D. In preparing an integrated resource plan, each electric utility shall systematically evaluate, and may propose:

1. Entering into short-term and long-term electric power purchase contracts;

2. Owning and operating electric power generation facilities;

3. Building new generation facilities;

4. Relying on purchases from the short term or spot markets;

5. Making investments in demand-side resources, including energy efficiency and demand-side management services;

6. Taking such other actions, as the Commission may approve, to diversify its generation supply portfolio and ensure that the electric utility is able to implement an approved plan; and

7. The methods by which the electric utility proposes to acquire the supply and demand resources identified in its proposed integrated resource plan.

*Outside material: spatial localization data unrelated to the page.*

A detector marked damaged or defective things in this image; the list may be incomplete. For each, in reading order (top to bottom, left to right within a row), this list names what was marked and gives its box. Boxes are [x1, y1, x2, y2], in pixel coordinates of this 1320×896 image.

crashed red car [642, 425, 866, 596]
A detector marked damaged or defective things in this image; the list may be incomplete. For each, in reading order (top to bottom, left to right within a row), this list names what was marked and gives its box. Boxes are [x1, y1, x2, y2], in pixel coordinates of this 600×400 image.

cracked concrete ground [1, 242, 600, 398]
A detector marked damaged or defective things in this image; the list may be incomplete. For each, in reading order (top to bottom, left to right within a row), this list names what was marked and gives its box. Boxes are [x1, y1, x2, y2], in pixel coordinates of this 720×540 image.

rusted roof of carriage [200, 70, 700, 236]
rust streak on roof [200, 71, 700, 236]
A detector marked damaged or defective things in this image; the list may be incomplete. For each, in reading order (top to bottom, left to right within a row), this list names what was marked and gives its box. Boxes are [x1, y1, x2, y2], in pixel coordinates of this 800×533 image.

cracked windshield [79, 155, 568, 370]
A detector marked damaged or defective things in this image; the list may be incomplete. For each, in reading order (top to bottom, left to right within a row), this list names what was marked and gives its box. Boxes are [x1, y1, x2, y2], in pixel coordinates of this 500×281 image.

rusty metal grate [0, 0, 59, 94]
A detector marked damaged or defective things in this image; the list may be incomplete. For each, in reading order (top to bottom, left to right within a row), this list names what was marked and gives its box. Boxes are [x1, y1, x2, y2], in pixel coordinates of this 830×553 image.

E. Each integrated resource plan shall include:

1. A forecast of the quantity of electricity that will be consumed by the electric utility's retail customers in the aggregate in calendar year 2025, which forecast shall be based on actual consumption in 2007 with an average annual growth rate between 2008 and 2025 of 1.4 percent;

2. A plan to reduce the consumption of electricity by the utility's retail customers in order that the quantity of electricity consumed by the utility's retail customers in 2025 will be 19 percent less than the quantity forecasted for 2025, which forecasted quantity has been projected as provided in subdivision 1; and

3. The utility's schedule for investing in energy efficiency resources, including implementation of its energy efficiency program under § 56-585.4, and projections of how such investments will result in the utility's attainment of the reduction in consumption described in subdivision 2.

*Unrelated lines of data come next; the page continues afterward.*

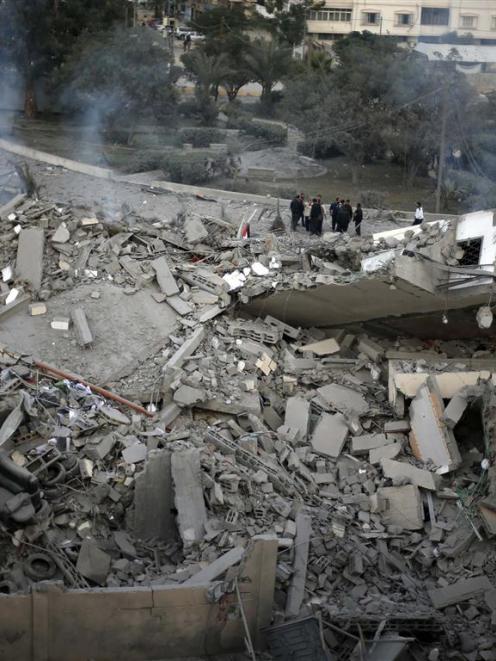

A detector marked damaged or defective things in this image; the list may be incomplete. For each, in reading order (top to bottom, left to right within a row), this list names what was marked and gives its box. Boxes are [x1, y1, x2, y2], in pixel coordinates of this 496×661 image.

broken wall [0, 536, 278, 660]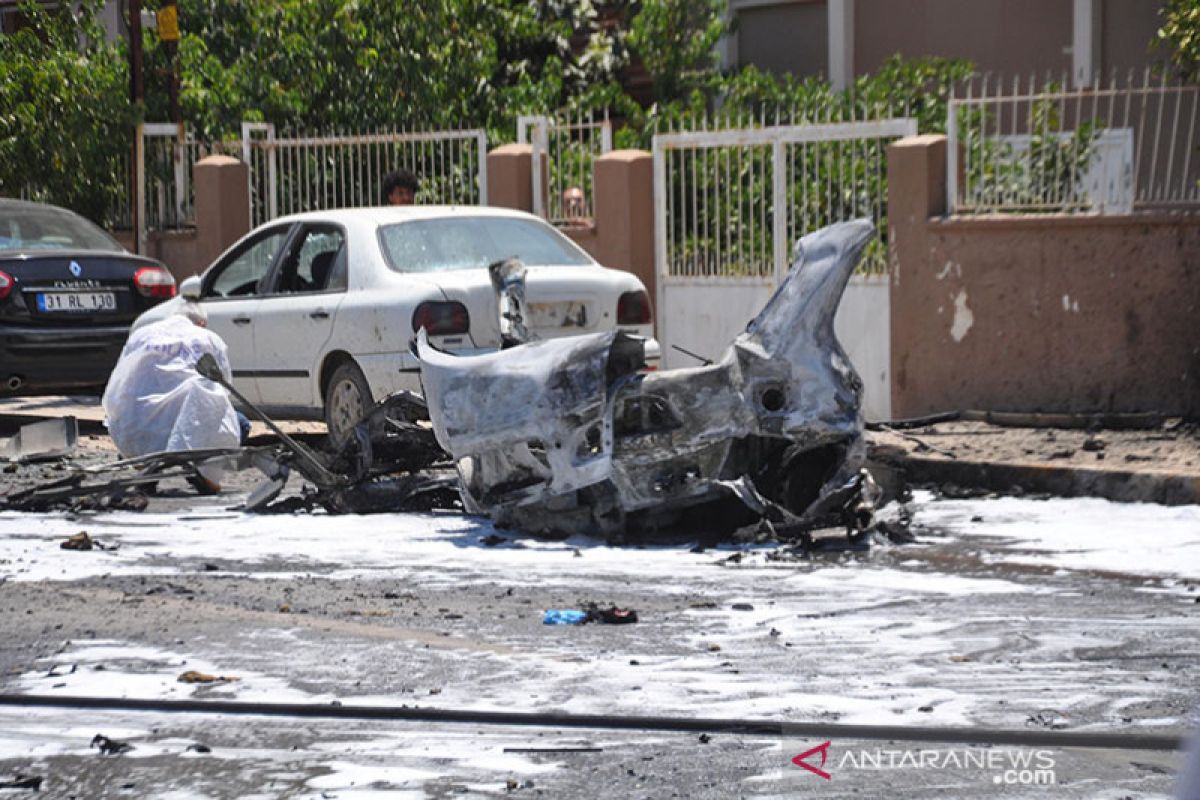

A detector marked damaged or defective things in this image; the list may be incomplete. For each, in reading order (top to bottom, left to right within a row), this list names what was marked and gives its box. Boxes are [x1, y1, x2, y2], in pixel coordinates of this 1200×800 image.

burnt car wreckage [0, 220, 883, 544]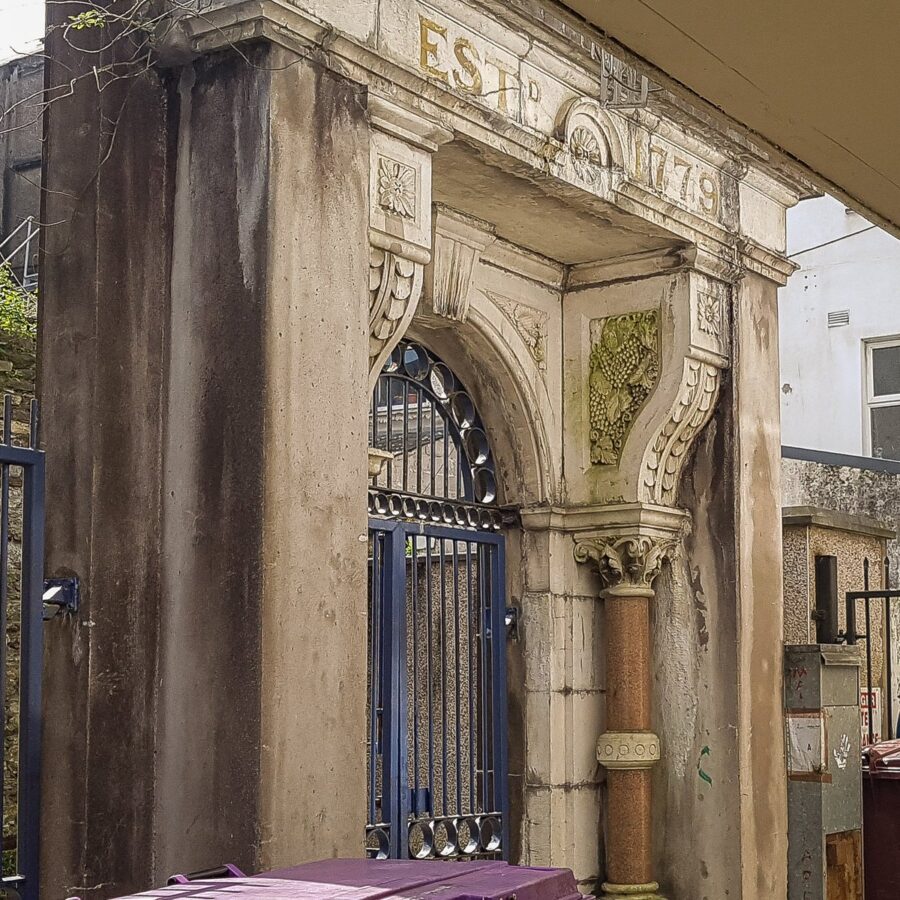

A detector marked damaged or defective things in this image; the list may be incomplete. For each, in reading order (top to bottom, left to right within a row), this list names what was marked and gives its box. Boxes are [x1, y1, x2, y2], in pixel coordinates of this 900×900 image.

rusted pillar [576, 524, 684, 896]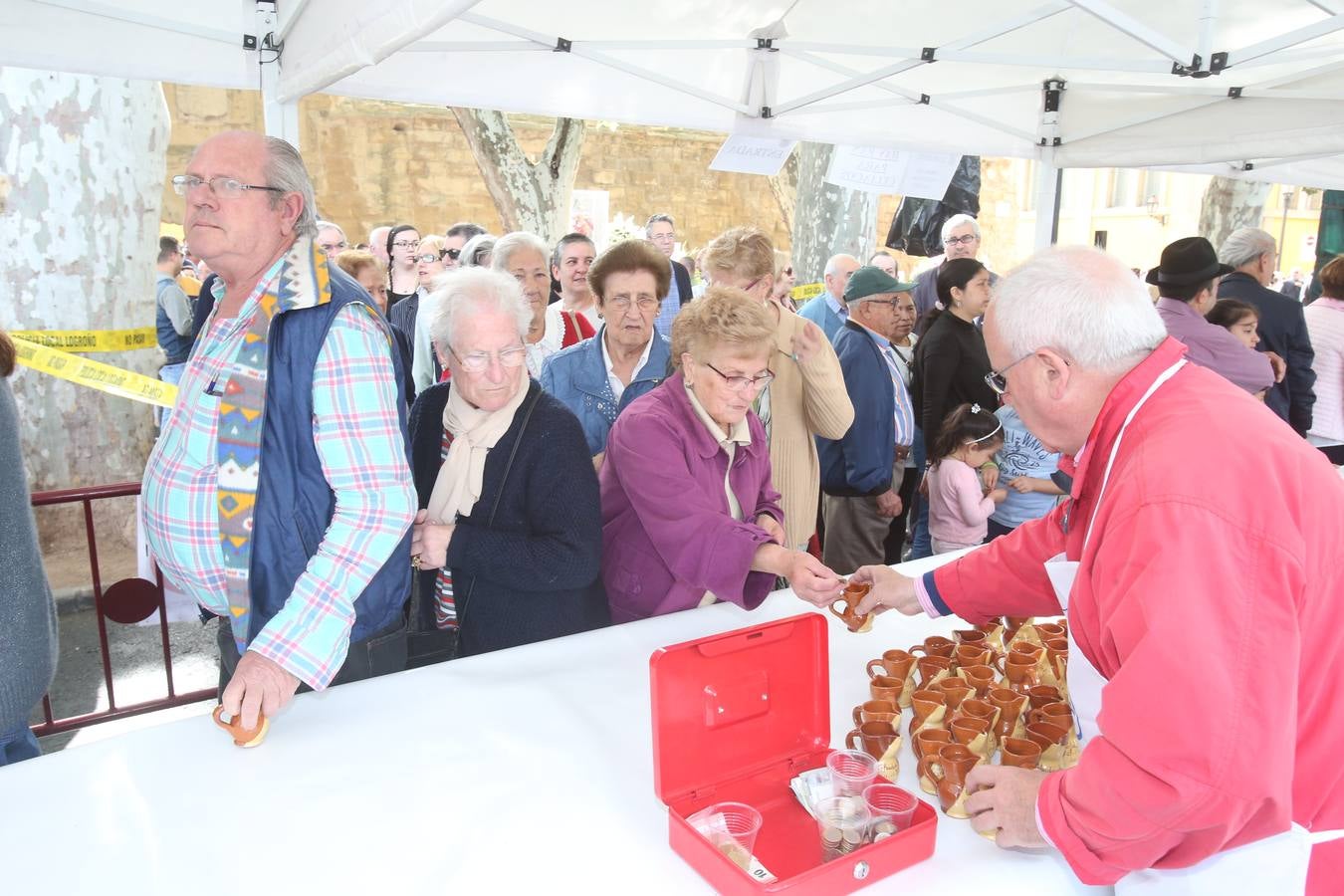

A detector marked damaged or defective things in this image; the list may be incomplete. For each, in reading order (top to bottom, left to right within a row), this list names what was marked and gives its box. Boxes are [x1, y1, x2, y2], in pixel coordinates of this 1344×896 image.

peeling plaster wall [1, 70, 169, 502]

Each updated integrated resource plan shall describe (i) the electric utility's current and planned investments in energy efficiency resources, including the implementation of its energy efficiency program under § 56-585.4; (ii) the electric utility's progress in implementing its plan to achieve the consumption reduction as described in subdivision 2; and (iii) the status and effectiveness of its investments in energy efficiency resources, including each element of its energy efficiency program under § 56-585.4.

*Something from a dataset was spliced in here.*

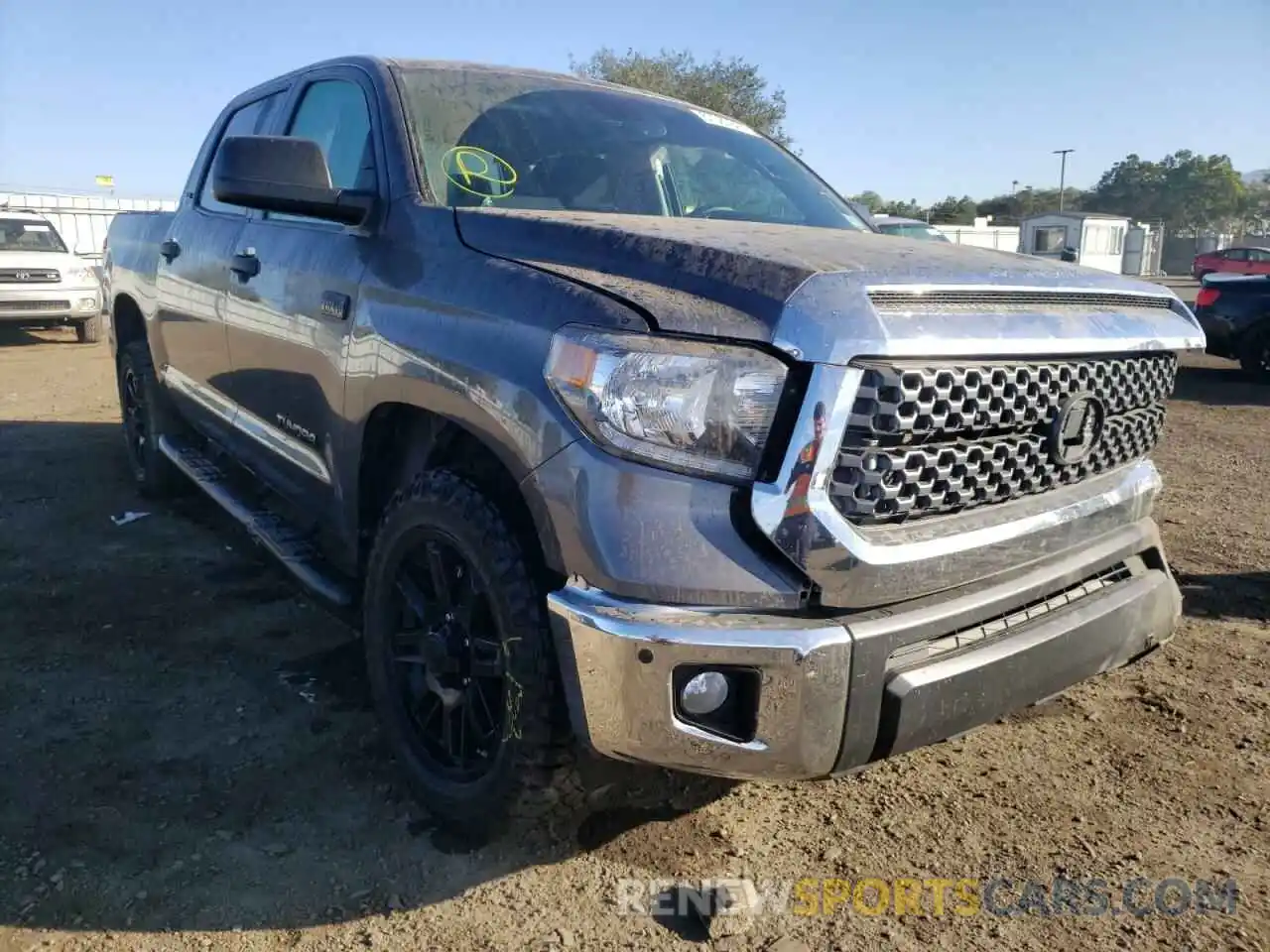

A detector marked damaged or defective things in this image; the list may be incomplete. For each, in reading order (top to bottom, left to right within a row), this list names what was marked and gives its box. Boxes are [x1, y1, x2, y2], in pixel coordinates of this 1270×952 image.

F. The Commission shall analyze and review an integrated resource plan and, after giving notice and opportunity to be heard, the Commission shall make a determination as to whether an IRP is reasonable and is in the public interest. If, after notice and hearing, the Commission determines that an electric utility is not in compliance with its approved schedule for investing in energy efficiency resources under subdivision E 3, the Commission shall order the utility to make an alternative compliance payment.  Alternative compliance payments shall be assessed at a rate of $0.03 for every kilowatt hour by which consumption of electric energy by its retail customers in such year exceeds the amount forecasted in subdivision E 2.  Alternative compliance payments collected pursuant to this section shall be paid into the Virginia Energy Efficiency and Integrated Resource Plan Compliance Fund created pursuant to subsection G.

G.  There is hereby established a special fund in the state treasury to be known as the Virginia Energy Efficiency and Integrated Resource Plan Compliance Fund (the Fund), which shall be administered by the Department of Mines, Minerals, and Energy.  The Fund shall include all alternative compliance payments collected by the Commission through its oversight of Integrated Resource Plans, pursuant to subsection F, and such moneys as may be appropriated by the General Assembly or contributed from any other source from time to time and designated for the Fund.  The Fund shall be used solely for the payment of financial incentives, including grants and low-interest loans, to persons other than utilities for the implementation of energy efficiency and conservation programs.  Unallocated moneys in the Fund in any year shall remain in the Fund and be available for allocation for grants under this section in ensuing fiscal years.